Health Care Round-Up
- In three quarters of medical bankruptcies, the person had health insurance.
- Have you read the one about how Ted Kennedy’s greatest regret was that he didn’t compromise with Nixon to get universal health care? That’s not so true, as it turns out.
But the notion that Kennedy “regretted” his failure to cut a deal with Nixon is largely bogus, according to Adam Clymer, a former Times reporter and the author of “Edwards M. Kennedy: A Biography.” Rather, Clymer says, Kennedy’s regret was that the differences between both parties were unbridgeable, making agreement impossible and losing a historic opportunity — not that his side had failed to give up enough to get that agreement.
Jed Lewison has more.
- Health care isn’t the only way Whole Foods is bad to working people.
- Too, too many lives lost to our broken health care system.
Ms. De La Cruz says a surgeon told her he could have helped her brother, but he arrived “two years too late.” If not for all the delays and denials, she says, her brother would be alive today.

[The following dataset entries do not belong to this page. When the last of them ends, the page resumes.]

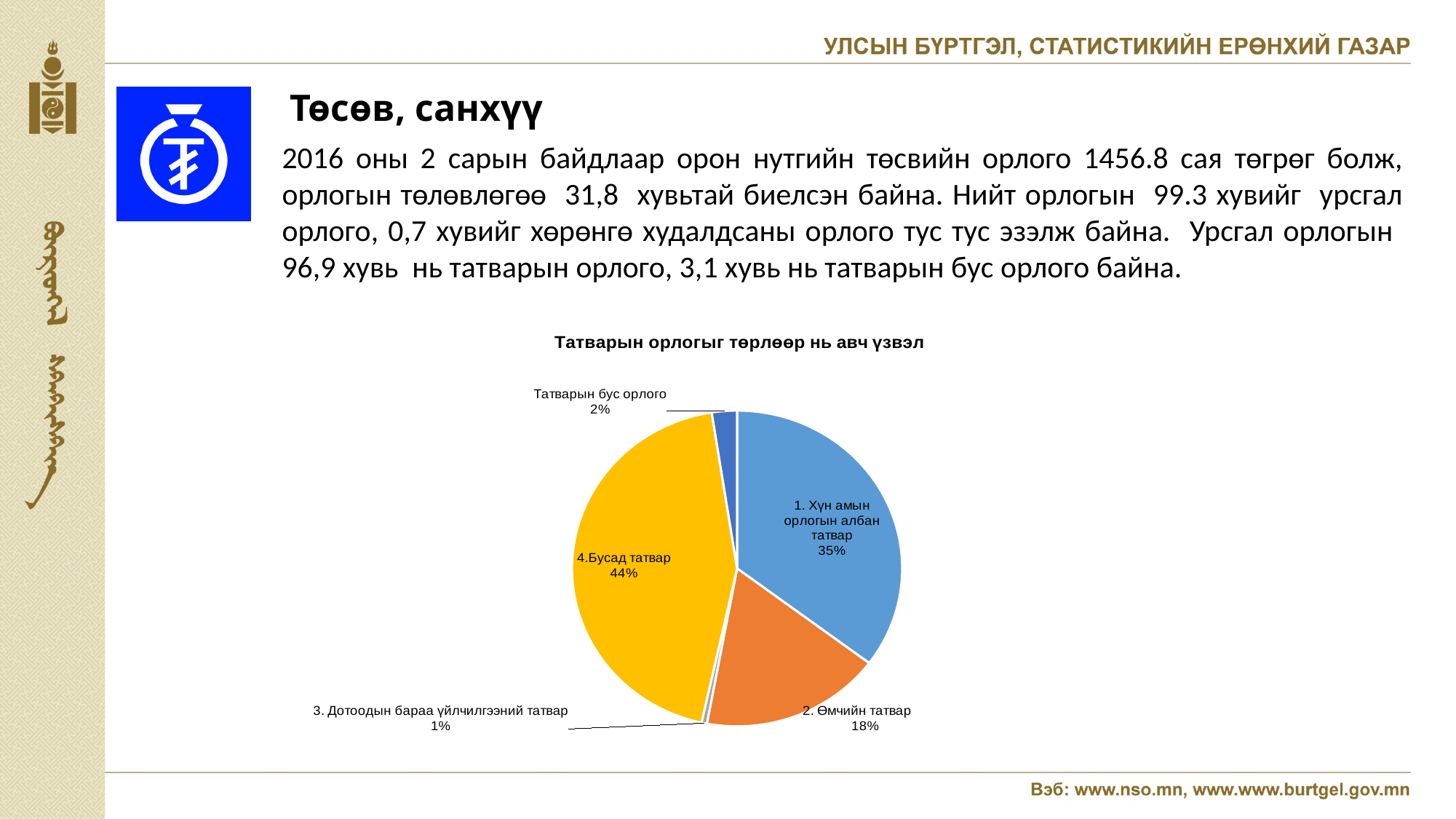
What share of the pie does "1. Хүн амын орлогын албан татвар" have? 35% What is the title of the pie chart? Татварын орлогыг төрлөөр нь авч үзвэл What kind of chart is shown on the slide? pie chart What share of the pie does "4.Бусад татвар" have? 44% What is the difference in percentage points between "4.Бусад татвар" and "1. Хүн амын орлогын албан татвар"? 9 What share of the pie does "3. Дотоодын бараа үйлчилгээний татвар" have? 1% Which slice of the pie chart is the smallest? 3. Дотоодын бараа үйлчилгээний татвар How many slices does the pie chart have? 5 Which is larger, the share for "2. Өмчийн татвар" or the share for "Татварын бус орлого"? 2. Өмчийн татвар Which slice of the pie chart is the largest? 4.Бусад татвар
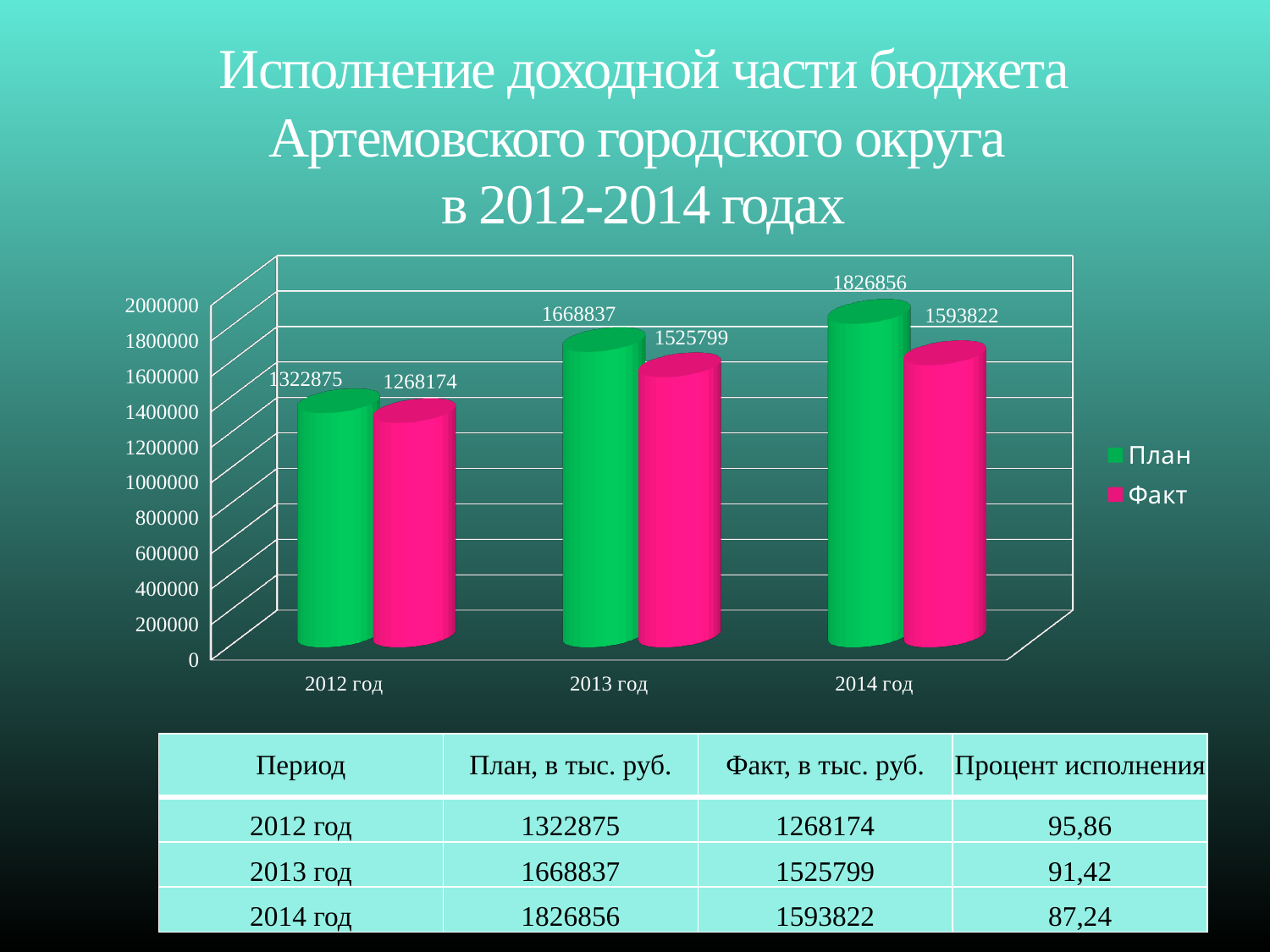
How many series does the chart legend list? 2 What is the value of Факт for 2014 год? 1593822 What is the difference between План and Факт for 2012 год? 54701 What kind of chart is shown on the slide? bar chart How many years are shown on the x axis of the chart? 3 Which is larger for 2013 год, План or Факт? План What is the value of План for 2013 год? 1668837 Which year has the highest План value? 2014 год Is the Факт value for 2013 год greater or less than 1400000? greater What is the difference between План and Факт for 2014 год? 233034 What is the value of Факт for 2012 год? 1268174 Which year has the lowest Факт value? 2012 год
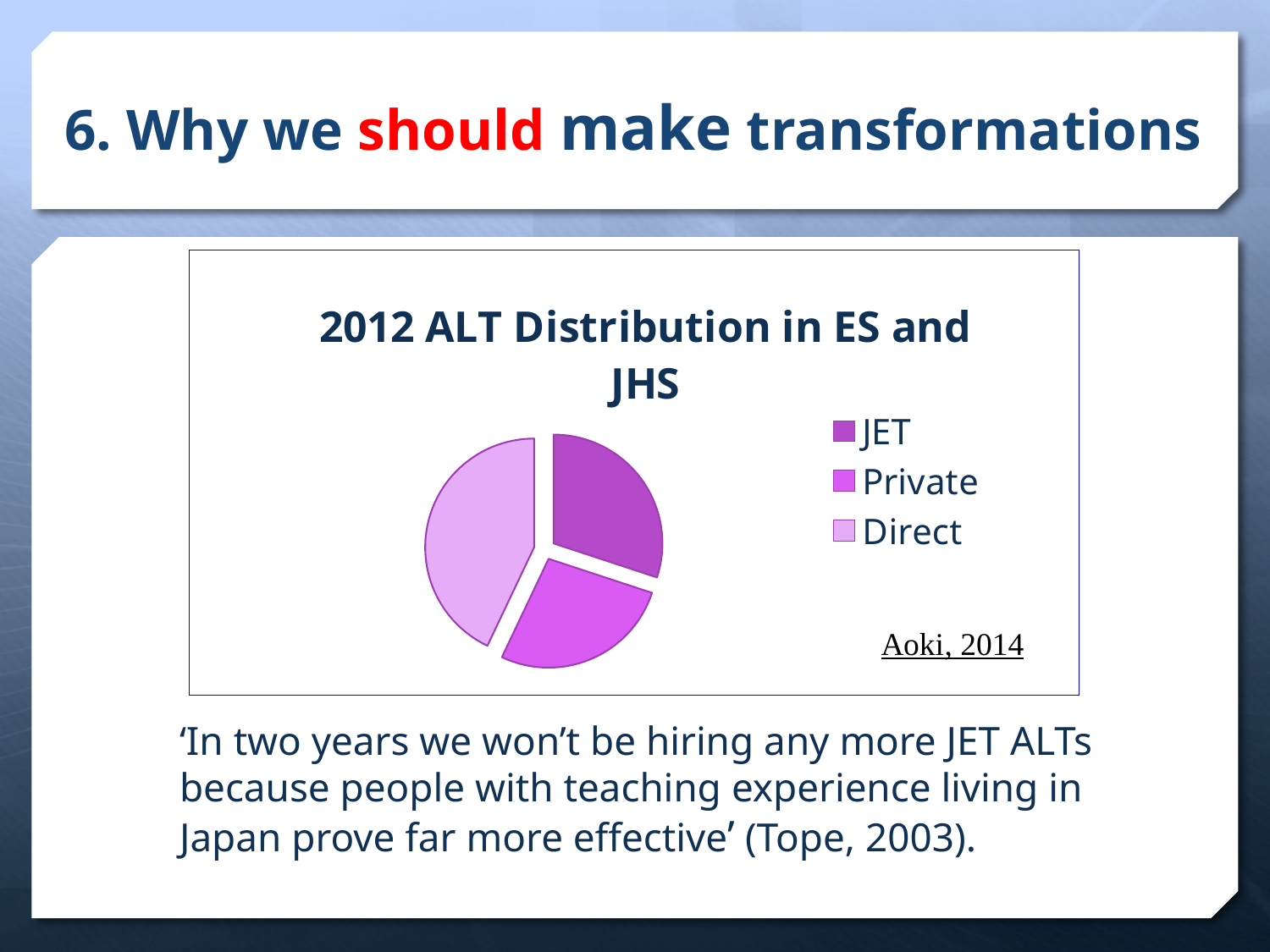
Which category has the largest slice in the pie chart? Direct What kind of chart is shown on the slide? Pie chart How many entries does the legend of the pie chart list? 3 Is the Direct slice greater or less than a quarter of the pie? greater Which slice is larger, Direct or JET? Direct How many slices does the pie chart have? 3 Which slice is larger, Direct or Private? Direct What is the title of the pie chart? 2012 ALT Distribution in ES and JHS Which categories are listed in the legend of the pie chart? JET, Private, Direct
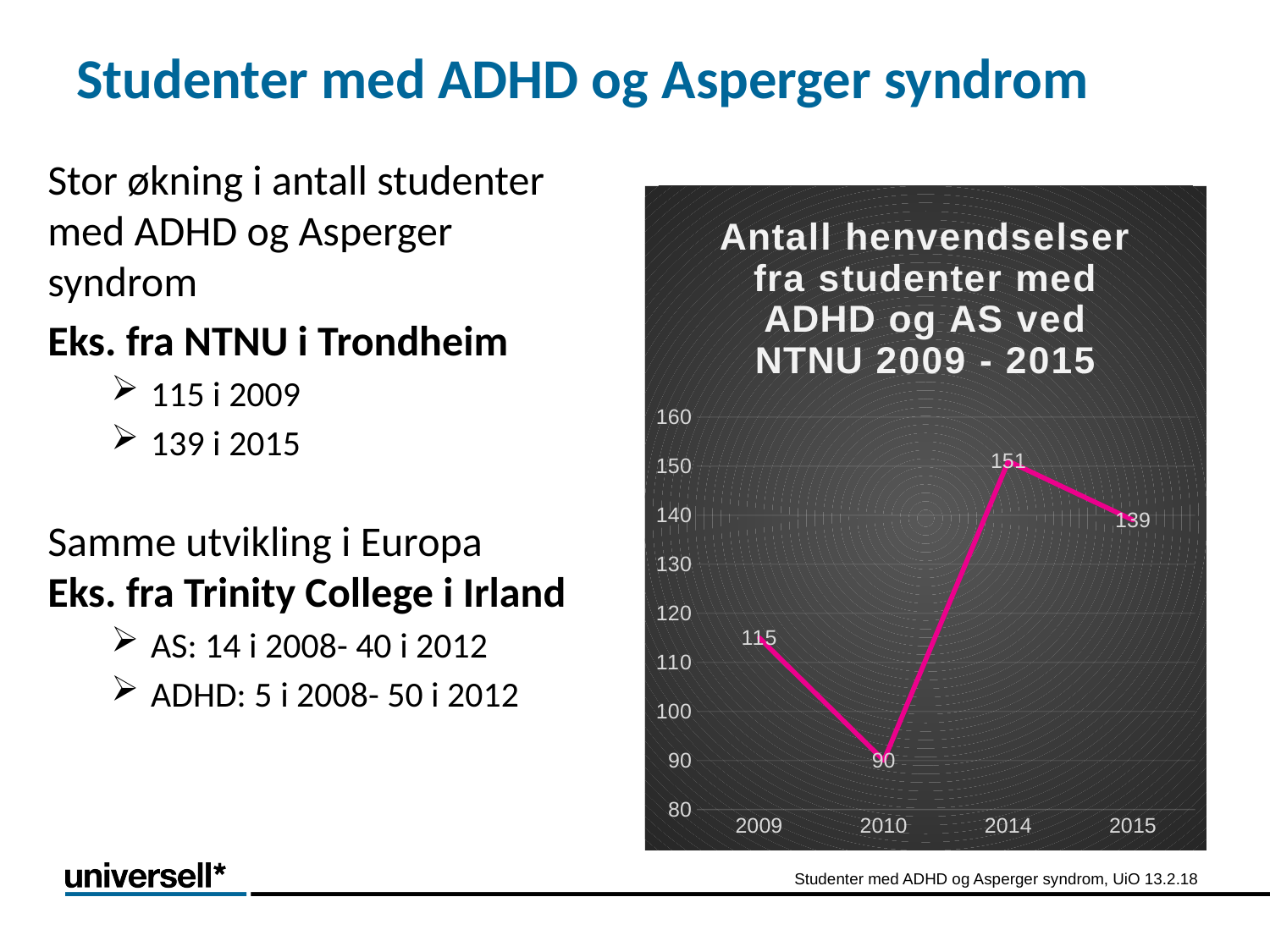
What is the value for 2010 in the chart? 90 What kind of chart is shown on the slide? Line chart What is the difference between the values for 2009 and 2010? 25 What is the value for 2014 in the chart? 151 What is the value for 2015 in the chart? 139 Which year has the lowest value in the chart? 2010 Which year has the highest value in the chart? 2014 Which is larger, the value for 2009 or the value for 2015? 2015 What is the value for 2009 in the chart? 115 What is the difference between the values for 2014 and 2015? 12 What is the title of the chart? Antall henvendselser fra studenter med ADHD og AS ved NTNU 2009 - 2015 How many data points are plotted in the chart? 4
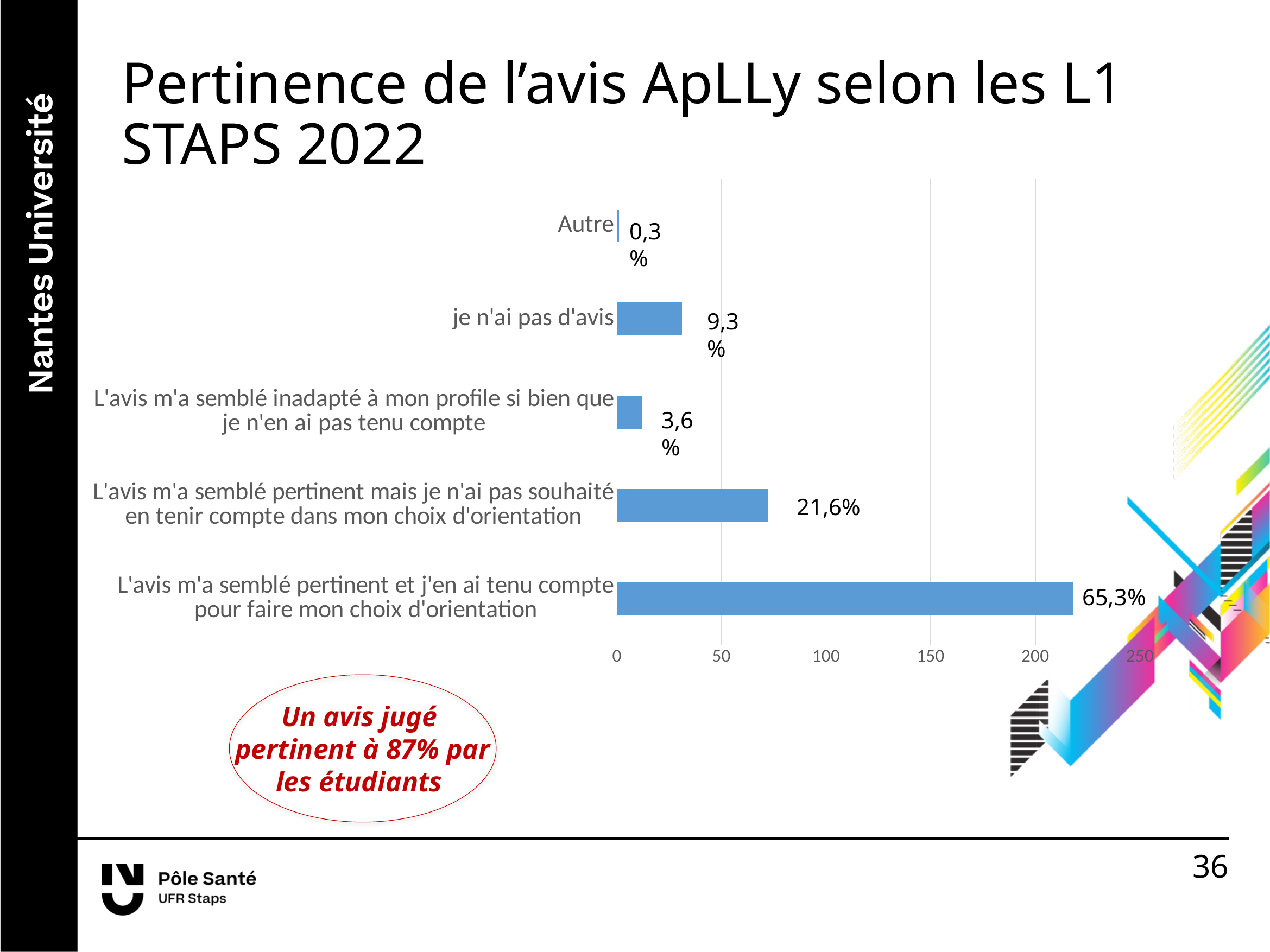
Which is larger: the value for "je n'ai pas d'avis" or the value for "L'avis m'a semblé inadapté à mon profile si bien que je n'en ai pas tenu compte"? je n'ai pas d'avis How many categories does the chart show? 5 Is the bar for "je n'ai pas d'avis" greater or less than 50 on the axis? less What kind of chart is shown on the slide? bar chart What is the data label for "L'avis m'a semblé pertinent mais je n'ai pas souhaité en tenir compte dans mon choix d'orientation"? 21,6% What is the data label for "je n'ai pas d'avis"? 9,3% Which category has the highest value? L'avis m'a semblé pertinent et j'en ai tenu compte pour faire mon choix d'orientation Is the bar for "L'avis m'a semblé pertinent et j'en ai tenu compte pour faire mon choix d'orientation" greater or less than 200 on the axis? greater Which category has the lowest value? Autre What is the data label for "L'avis m'a semblé pertinent et j'en ai tenu compte pour faire mon choix d'orientation"? 65,3% What is the data label for "Autre"? 0,3% What is the difference in percentage points between the labels for "L'avis m'a semblé pertinent et j'en ai tenu compte pour faire mon choix d'orientation" and "L'avis m'a semblé pertinent mais je n'ai pas souhaité en tenir compte dans mon choix d'orientation"? 43,7%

She is still crusading, sharing the story with lawmakers in Washington and at rallies, including one in Times Square this past weekend. At the very least, she says, insurance companies should not be allowed to turn down patients with pre-existing conditions.
“If my brother had been able to buy health insurance, he would never have been in this situation,” she said. “No one should ever have to go through what we’ve been through. Eric should still be alive.”